Cabinet member has a home aide
Kim is also the youngest person ever elected to the Assembly after winning her first election 2004.
She has been married for 10 years to Kwon Ki-seok, who works at LG Electronics.
As the leader of the Gender Equality Ministry, Kim is in charge of helping women break through the glass ceiling in what remains to be a heavily male-dominated society and devising policies to help women balance work and family duties. Kim is also the mother of two children.
When asked by the JoongAng Ilbo how she manages to run the ministry while also raising two children, a 6-year-old daughter and 3-year-old son, the new minister said she depends on her husband to share the household workload.
“We have a working daddy in our house,” said Kim with a smile.
In Korea, it is not easy to find such “working daddies” because the general perception is that women should take care of household activities and are mainly responsible for raising children, while men should concentrate on making ends meet.
For Kwon, that notion is outdated and does not meet the needs of young married couples today.
“I have to go back to my office after feeding my kids dinner,” Kwon, 48, said as he picked up his children from a day-care center run by the National Assembly in Yeouido, western Seoul. “I try to come here before 7 p.m. so they can have dinner at home.”
One of the principles Kim and Kwon uphold is that the responsibility for fetching the two children falls on the partner who gets out of work earlier.
“We have no separation of responsibilities when it comes to household activities.
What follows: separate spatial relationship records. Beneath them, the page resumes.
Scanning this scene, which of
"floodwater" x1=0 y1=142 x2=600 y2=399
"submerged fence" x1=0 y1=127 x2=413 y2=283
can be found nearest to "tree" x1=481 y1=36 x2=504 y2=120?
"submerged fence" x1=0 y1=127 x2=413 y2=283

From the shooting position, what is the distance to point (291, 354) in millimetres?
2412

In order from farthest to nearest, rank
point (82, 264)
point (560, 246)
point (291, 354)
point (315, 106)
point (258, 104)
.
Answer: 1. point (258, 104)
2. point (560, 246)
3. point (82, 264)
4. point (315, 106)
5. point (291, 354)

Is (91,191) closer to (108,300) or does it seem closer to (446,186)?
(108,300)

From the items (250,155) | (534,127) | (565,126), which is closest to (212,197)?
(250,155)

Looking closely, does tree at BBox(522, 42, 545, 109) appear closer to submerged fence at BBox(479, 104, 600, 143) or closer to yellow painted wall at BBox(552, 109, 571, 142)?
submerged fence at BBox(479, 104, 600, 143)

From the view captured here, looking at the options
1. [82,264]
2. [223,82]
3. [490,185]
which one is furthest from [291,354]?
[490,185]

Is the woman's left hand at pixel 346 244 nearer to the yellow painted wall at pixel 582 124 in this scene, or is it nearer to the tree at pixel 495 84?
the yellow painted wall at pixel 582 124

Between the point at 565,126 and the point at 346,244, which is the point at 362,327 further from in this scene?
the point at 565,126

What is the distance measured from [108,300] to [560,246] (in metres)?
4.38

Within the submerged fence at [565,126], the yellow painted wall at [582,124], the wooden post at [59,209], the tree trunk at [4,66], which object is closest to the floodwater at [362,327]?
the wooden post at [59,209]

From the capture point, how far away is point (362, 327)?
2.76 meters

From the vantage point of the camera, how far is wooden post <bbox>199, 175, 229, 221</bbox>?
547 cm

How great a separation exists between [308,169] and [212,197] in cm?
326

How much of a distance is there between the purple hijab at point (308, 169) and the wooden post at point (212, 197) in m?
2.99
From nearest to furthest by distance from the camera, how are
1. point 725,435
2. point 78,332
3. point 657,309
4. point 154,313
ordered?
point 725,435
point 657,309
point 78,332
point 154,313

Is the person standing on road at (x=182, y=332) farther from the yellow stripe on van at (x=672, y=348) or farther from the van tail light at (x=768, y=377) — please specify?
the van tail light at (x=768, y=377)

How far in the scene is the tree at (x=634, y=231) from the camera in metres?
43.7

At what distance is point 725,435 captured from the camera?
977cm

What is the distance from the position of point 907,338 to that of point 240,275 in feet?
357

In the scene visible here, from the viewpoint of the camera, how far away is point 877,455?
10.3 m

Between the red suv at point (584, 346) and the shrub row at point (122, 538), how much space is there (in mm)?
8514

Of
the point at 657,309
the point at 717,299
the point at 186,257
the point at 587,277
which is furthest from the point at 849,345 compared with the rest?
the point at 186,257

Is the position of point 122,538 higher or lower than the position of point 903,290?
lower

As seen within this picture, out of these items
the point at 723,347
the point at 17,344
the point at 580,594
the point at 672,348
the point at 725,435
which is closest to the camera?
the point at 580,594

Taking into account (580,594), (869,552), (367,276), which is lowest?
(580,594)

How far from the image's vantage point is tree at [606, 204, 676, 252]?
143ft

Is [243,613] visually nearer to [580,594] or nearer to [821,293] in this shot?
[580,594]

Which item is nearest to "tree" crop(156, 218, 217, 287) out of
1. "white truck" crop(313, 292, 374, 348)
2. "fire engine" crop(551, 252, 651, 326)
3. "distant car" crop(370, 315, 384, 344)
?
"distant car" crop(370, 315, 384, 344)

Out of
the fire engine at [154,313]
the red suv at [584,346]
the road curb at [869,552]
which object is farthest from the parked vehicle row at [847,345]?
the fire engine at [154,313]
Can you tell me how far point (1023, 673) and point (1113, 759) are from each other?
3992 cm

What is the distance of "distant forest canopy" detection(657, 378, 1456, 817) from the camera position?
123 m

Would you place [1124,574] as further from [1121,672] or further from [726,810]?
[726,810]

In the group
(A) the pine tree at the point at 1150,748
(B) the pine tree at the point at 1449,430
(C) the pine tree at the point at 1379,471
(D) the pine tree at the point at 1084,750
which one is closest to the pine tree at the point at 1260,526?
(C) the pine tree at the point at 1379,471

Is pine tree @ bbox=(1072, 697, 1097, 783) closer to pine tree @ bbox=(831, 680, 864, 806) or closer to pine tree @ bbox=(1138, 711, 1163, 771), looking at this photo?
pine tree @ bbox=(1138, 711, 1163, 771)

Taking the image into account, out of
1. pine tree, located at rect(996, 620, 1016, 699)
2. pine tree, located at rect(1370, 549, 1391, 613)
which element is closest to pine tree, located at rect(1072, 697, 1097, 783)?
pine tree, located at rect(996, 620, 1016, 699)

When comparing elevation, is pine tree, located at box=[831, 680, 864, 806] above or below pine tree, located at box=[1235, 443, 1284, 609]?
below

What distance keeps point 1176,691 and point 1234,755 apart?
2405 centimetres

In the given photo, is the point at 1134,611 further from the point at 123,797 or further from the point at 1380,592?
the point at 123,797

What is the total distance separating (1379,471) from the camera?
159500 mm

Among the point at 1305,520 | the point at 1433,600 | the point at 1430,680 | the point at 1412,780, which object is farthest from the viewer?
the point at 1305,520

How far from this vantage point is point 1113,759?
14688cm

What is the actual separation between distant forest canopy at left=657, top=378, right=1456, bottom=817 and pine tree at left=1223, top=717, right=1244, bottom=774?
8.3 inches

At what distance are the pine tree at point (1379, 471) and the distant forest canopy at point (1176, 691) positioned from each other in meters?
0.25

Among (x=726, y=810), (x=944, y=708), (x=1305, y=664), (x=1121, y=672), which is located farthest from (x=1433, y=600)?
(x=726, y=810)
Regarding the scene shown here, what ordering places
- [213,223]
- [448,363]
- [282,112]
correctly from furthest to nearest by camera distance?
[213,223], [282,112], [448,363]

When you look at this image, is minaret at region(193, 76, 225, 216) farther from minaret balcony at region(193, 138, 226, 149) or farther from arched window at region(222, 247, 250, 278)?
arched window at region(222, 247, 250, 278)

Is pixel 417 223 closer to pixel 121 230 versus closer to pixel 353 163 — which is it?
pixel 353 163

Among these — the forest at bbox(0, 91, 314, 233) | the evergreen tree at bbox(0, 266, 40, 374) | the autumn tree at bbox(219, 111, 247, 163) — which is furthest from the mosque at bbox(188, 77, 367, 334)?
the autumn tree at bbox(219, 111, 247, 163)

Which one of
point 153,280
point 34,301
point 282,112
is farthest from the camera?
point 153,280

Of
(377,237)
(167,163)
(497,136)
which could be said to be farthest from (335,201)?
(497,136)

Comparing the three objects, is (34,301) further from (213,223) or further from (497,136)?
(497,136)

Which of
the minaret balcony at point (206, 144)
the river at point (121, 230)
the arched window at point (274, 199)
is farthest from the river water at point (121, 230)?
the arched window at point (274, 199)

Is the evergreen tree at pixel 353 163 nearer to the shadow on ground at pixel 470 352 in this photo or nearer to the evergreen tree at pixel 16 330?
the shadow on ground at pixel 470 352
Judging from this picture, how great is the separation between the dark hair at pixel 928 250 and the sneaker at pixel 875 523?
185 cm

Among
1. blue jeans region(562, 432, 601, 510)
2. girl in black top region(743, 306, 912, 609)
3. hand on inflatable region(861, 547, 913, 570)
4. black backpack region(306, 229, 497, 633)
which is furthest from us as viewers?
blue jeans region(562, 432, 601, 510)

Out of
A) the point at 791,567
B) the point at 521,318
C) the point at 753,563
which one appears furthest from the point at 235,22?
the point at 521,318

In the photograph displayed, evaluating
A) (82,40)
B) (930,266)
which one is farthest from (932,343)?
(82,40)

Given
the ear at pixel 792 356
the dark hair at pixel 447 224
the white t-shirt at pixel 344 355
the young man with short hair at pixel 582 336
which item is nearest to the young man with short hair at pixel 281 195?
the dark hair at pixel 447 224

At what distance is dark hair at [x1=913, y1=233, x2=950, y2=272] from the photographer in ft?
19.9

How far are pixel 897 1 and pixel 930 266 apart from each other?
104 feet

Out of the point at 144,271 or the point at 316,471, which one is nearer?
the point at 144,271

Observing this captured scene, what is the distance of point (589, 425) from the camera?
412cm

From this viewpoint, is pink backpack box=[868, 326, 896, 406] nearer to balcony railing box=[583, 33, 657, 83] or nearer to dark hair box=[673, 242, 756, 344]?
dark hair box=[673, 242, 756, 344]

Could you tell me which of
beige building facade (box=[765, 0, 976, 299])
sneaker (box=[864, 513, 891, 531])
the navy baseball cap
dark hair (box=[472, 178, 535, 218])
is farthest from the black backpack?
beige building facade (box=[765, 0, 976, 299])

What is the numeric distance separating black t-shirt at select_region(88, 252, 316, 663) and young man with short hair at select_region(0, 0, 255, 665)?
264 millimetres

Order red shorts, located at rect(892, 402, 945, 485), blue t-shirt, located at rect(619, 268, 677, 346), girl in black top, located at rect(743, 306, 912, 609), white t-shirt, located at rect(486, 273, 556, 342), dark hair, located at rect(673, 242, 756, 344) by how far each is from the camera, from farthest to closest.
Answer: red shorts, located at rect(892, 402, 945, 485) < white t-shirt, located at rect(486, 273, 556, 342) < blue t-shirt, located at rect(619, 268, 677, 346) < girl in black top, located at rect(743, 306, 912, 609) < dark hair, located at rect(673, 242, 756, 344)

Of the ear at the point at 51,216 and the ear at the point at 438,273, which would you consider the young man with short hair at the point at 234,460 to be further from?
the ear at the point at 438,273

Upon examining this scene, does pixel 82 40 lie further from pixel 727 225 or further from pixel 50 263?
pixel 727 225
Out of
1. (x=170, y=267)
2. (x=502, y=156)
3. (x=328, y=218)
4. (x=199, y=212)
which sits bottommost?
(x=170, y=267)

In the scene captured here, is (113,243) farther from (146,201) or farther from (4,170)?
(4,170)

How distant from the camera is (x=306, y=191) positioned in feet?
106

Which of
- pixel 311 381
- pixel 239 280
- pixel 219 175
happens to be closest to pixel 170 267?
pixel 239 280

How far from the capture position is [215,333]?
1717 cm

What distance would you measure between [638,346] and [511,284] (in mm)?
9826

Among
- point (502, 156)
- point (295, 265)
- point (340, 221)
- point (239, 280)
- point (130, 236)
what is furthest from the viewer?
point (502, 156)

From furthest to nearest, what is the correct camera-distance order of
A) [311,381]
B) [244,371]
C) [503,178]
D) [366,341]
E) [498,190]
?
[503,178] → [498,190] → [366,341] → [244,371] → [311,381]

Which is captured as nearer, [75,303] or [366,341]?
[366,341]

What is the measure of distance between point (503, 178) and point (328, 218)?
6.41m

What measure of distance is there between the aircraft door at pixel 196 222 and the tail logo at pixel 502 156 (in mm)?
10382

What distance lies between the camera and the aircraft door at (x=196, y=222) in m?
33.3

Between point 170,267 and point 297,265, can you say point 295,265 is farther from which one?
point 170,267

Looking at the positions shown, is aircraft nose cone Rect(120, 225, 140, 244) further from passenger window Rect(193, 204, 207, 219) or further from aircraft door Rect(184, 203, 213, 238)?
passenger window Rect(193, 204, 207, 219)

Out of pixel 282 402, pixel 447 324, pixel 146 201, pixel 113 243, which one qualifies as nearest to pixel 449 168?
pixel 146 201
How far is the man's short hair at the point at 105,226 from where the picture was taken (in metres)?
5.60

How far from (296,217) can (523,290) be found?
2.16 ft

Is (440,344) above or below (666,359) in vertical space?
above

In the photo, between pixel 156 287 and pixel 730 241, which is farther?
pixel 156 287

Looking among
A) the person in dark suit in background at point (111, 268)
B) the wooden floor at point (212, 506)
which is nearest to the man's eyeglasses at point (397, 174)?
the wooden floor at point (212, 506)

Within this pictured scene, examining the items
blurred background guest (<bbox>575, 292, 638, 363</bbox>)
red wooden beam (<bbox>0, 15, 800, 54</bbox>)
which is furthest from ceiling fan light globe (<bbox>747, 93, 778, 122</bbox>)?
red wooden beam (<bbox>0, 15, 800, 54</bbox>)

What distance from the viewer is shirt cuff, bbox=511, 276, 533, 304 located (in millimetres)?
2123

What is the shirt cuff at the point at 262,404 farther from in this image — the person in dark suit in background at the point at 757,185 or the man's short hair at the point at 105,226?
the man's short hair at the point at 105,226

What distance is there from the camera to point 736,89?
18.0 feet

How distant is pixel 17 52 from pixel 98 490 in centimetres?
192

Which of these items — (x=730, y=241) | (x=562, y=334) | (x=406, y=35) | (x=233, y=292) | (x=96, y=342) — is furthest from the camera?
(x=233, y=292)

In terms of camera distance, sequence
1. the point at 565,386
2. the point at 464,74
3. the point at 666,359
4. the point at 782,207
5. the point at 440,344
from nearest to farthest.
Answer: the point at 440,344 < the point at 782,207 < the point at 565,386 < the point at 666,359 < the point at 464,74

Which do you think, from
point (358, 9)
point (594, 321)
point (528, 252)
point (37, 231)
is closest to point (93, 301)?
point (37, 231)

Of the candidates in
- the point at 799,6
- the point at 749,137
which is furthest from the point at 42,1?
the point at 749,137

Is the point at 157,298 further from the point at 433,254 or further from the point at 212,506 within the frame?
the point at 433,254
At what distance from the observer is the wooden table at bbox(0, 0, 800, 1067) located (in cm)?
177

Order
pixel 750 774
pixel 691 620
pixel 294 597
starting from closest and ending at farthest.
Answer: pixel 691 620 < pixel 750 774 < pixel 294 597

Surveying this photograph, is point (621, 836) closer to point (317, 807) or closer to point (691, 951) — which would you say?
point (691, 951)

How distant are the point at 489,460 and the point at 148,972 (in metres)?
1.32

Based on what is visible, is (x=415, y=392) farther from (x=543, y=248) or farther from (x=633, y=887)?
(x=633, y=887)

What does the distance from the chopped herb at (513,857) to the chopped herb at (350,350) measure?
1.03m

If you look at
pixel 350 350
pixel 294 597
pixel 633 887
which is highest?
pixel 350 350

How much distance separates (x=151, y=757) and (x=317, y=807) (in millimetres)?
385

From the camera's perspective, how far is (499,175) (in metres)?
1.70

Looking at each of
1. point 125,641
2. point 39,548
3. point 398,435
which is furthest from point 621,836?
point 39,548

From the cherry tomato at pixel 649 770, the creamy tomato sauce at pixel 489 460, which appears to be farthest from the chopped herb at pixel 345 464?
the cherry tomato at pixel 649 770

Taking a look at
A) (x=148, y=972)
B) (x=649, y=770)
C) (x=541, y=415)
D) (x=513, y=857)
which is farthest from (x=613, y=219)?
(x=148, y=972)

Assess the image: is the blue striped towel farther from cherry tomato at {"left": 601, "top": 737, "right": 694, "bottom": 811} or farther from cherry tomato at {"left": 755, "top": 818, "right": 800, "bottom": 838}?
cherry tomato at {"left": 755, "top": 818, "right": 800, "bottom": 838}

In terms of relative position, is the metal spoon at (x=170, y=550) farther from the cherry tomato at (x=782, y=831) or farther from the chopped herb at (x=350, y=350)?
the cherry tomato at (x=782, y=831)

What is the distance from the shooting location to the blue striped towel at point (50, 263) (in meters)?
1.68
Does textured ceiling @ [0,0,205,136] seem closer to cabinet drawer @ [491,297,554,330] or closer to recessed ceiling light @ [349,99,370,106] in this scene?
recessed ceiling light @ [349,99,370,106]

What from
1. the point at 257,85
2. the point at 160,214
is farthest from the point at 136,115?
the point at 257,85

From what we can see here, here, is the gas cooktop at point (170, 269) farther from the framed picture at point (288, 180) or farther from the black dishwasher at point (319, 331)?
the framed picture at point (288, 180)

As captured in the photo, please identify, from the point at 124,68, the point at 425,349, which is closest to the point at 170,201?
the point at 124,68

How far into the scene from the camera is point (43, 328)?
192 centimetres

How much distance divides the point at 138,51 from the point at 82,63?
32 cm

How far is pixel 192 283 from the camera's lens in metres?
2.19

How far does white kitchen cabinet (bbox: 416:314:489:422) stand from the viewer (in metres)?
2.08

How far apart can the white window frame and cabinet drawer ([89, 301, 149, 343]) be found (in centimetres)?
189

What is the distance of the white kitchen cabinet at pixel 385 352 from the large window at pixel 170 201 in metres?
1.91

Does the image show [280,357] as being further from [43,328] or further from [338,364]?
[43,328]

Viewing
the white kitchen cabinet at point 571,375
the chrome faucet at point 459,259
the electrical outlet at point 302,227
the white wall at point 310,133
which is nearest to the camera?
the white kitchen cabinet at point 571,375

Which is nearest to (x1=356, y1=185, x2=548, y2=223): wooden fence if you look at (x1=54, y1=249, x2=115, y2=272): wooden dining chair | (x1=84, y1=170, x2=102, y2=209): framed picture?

My husband never said he would ‘help’ me do the chores because he thinks he shares that responsibility. I am very thankful for that,” the minister said.
Kwon’s active participation in household work is still something of a rarity in Korean society. Illustrating the larger share of household chores women are faced with at home, a study by the Organization for Economic Cooperation and Development found that Korean men spend about 45 minutes per day on household work, ranking in last place among OECD member countries.
Kwon said it’s not difficult to be open-minded in sharing the burden of household labor. “Men should be flexible in adjusting their schedules to share the burden and find a good balance between work and household chores. For me, it was not a choice to share the burden. I perceive it as something I have to do.”
Kim said the belief of some people that the Gender Equality Ministry exists only for women stems from a misunderstanding.
“The ministry wants both men and women to lead households and share life on an equal basis,” she said.